Barbara Kronenberg-Widmer was in her last year of enology school in Zurich in 1998 when her father bought the 170-acre Brancaia estate in Maremma, the up-and-coming coastal region of Tuscany that some believe may one day deliver wines that rival Chianti Classicos or even Brunellos di Montalcino.
"I had no problem deciding on the subject of my final thesis," says the handsome blond, 32, who commutes between Zurich and Tuscany on a monthly basis. Her paper, "How to Build Up the Brancaia in Maremma Winery," has been a step-by-step manual for the development of the estate.
Brancaia in Maremma is located about 7 miles from the sea, southeast of the city of Grosseto. The property includes 87 acres of Sangiovese, Cabernet, Merlot and other varieties planted on steep hillsides. A large stone-faced winery blends in with the rugged terrain of the area. Kronenberg-Widmer's first wine from the estate, the 2002 vintage, is due for release in 2004.
"It's like a dream come true," enthuses the Swiss winemaker. "Brancaia in Maremma has been my baby from the start, and it has been a marvelous opportunity for me to be able to build up something from scratch. Maremma is a beautiful place and presents a new challenge for me as a winemaker."
Kronenberg-Widmer has already proven herself as a talented young winemaker. Besides overseeing the winery project in Maremma, she took over the winemaking at her family's winery in the hills of Chianti Classico near Castellina in Chianti, which is called Podere La Brancaia. Her first harvest there was 1998, while she was still in enology school in Zurich. With the help of consulting enologist Carlo Ferrini, she has produced some excellent wines -- particularly the Brancaia 1998, a blend of Sangiovese, Merlot and Cabernet Sauvignon. It was the first outstanding wine from the estate, and one of the vintage's best wines from the region.

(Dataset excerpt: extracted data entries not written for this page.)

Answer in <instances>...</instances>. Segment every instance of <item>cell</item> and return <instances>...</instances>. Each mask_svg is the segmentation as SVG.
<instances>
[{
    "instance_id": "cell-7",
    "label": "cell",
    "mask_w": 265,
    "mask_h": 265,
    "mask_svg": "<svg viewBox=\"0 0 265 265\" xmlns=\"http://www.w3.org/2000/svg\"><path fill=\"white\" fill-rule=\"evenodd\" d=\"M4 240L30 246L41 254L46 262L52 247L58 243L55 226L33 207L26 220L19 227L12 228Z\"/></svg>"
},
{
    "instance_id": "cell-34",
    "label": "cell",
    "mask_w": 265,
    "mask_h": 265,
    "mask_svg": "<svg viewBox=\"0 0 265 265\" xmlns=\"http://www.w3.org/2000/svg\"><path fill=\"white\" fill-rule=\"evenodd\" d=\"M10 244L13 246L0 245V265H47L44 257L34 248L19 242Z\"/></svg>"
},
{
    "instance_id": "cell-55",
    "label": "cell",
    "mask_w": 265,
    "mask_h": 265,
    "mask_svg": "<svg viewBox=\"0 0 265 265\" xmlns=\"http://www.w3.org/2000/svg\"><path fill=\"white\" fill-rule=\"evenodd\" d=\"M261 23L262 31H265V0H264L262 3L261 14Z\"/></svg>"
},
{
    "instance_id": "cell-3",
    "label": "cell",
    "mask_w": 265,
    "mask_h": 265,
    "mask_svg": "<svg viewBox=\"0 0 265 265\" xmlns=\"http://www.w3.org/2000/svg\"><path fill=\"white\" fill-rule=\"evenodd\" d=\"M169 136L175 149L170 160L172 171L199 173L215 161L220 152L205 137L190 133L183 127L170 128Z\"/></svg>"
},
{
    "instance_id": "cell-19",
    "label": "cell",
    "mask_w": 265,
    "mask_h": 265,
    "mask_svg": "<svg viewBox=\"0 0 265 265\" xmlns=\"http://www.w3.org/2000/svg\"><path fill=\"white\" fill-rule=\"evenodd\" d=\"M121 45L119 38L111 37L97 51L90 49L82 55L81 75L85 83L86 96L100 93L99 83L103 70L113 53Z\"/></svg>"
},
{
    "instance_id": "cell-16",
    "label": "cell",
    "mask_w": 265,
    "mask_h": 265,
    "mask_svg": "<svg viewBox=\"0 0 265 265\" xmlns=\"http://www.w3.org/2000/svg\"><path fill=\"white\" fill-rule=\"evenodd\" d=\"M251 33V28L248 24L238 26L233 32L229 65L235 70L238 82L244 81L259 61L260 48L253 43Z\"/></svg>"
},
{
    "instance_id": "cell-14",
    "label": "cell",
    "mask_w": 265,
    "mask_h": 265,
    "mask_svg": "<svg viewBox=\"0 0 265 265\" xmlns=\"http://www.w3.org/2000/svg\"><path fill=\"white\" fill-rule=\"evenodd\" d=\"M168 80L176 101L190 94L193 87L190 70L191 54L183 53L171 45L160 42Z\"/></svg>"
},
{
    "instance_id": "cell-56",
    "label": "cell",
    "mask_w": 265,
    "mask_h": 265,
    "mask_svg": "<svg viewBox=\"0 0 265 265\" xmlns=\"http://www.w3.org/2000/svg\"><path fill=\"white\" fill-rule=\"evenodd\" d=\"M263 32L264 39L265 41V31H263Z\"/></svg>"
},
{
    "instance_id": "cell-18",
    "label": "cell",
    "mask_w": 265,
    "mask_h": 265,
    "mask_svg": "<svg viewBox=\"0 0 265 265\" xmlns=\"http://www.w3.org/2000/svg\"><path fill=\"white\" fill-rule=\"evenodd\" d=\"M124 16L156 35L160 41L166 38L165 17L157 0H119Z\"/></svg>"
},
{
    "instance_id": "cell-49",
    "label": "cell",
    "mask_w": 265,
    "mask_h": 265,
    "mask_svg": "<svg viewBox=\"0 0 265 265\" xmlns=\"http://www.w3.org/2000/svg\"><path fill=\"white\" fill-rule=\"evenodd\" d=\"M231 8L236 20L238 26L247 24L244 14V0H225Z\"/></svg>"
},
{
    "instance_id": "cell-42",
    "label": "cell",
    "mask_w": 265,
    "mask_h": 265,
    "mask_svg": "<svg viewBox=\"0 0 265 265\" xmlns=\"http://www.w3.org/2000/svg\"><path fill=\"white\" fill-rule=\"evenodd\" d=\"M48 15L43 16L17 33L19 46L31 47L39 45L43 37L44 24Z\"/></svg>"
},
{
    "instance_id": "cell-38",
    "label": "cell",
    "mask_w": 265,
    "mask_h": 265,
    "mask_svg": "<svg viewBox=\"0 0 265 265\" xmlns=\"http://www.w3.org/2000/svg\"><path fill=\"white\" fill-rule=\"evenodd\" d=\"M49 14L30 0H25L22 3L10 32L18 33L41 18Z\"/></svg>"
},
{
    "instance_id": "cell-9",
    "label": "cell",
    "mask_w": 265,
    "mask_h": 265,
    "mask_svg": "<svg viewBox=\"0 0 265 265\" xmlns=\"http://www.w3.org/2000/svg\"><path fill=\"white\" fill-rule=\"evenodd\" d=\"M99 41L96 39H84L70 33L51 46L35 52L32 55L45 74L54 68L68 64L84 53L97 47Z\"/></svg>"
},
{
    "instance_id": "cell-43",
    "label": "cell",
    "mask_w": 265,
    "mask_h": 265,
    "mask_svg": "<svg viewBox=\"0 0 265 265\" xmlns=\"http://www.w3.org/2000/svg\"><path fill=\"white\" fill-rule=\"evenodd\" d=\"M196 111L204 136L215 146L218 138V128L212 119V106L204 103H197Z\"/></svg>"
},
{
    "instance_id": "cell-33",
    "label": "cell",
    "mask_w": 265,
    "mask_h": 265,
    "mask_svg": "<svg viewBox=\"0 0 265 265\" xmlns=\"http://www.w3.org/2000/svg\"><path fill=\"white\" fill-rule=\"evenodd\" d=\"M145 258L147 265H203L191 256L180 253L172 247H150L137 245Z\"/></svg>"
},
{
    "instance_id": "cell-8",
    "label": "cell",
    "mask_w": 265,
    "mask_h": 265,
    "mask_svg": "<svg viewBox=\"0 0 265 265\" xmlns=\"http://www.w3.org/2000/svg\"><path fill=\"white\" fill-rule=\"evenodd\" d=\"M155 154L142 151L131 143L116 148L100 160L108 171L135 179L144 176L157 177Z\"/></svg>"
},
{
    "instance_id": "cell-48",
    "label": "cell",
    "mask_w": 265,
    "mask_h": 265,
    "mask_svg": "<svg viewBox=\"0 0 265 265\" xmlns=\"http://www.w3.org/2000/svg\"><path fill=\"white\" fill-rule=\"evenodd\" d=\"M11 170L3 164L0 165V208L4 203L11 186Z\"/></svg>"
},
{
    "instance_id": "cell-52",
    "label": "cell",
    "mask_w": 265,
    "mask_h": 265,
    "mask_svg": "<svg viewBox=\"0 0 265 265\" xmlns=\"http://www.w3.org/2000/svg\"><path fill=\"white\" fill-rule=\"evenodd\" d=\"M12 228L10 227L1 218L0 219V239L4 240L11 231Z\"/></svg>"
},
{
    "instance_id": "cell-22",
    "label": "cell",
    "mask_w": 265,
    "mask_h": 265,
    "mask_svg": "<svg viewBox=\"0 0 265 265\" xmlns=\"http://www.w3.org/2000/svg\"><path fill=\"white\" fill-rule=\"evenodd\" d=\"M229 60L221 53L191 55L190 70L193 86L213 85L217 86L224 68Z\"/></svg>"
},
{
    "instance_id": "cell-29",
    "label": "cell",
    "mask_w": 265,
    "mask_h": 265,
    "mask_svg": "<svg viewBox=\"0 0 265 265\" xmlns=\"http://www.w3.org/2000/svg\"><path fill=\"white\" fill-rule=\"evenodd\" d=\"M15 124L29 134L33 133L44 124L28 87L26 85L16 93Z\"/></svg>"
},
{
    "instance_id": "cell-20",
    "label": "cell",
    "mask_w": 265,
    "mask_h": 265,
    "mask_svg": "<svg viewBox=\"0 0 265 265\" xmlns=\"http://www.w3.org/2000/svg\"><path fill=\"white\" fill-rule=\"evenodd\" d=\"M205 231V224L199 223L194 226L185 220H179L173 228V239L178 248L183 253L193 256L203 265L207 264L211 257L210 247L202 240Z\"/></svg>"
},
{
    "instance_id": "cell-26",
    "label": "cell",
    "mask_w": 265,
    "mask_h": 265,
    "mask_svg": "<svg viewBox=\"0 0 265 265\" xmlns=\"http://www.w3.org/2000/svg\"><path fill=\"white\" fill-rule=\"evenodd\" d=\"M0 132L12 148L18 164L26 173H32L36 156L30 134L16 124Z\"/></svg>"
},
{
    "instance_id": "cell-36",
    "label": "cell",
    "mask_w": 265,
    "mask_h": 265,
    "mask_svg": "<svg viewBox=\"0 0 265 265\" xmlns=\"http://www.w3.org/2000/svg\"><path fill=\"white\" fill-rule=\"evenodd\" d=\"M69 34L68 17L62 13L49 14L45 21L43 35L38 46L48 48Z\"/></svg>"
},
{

The Brancaia estate in Chianti Classico was started by her father, Bruno Widmer, in 1980. It actually comprises two estates, the original Brancaia and another a few miles away called Poppi, which contains a new winery as well as the family home. The two sites together contain about 50 acres of vineyards, which provide grapes for the Chianti Classico and a couple of super Tuscan reds.
Kronenberg-Widmer says that it hasn't always been easy for the family, as non-Italians, to stake a claim to a piece of traditional Chianti Classico territory. "For some local producers," she says, "we are regarded with a little suspicion, because they think we might be trying to undermine the traditional winemaking methods." Indeed, Brancaia opted out of Chianti Classico's key growers' association, Gallo Nero, in 2000, in order to concentrate more on the marketing of their Toscana IGT brands. "But, at the same time," she adds, "we've had a lot of support from producers in the area who were interested in what we were doing." Kronenberg-Widmer originally planned a different career; she studied architecture for two years at the University of Zurich but never finished the program. In 1994, she took a trip down to the family property in Tuscany to think about her future. The visit coincided with the grape harvest. "That visit was the turning point," she says. "I began to relate to the vineyards and the whole process of winemaking for the first time. I was converted."
Today, she spends more and more time in Tuscany with her husband, Martin Kronenberg, and their year-old daughter, Nina Johanna. Kronenberg is now in charge of sales for Brancaia. She and Martin are fanatical collectors -- it could be pots, pans, old glasses, terra-cotta pie molds or boule balls -- in short, anything that tickles her fancy as a self-confessed "lover of nice things."
"I'm very happy to be doing what I'm doing," she says, "and I really feel that I am able to make the wine I want. Luckily, there are a number of people out there who think the product is good."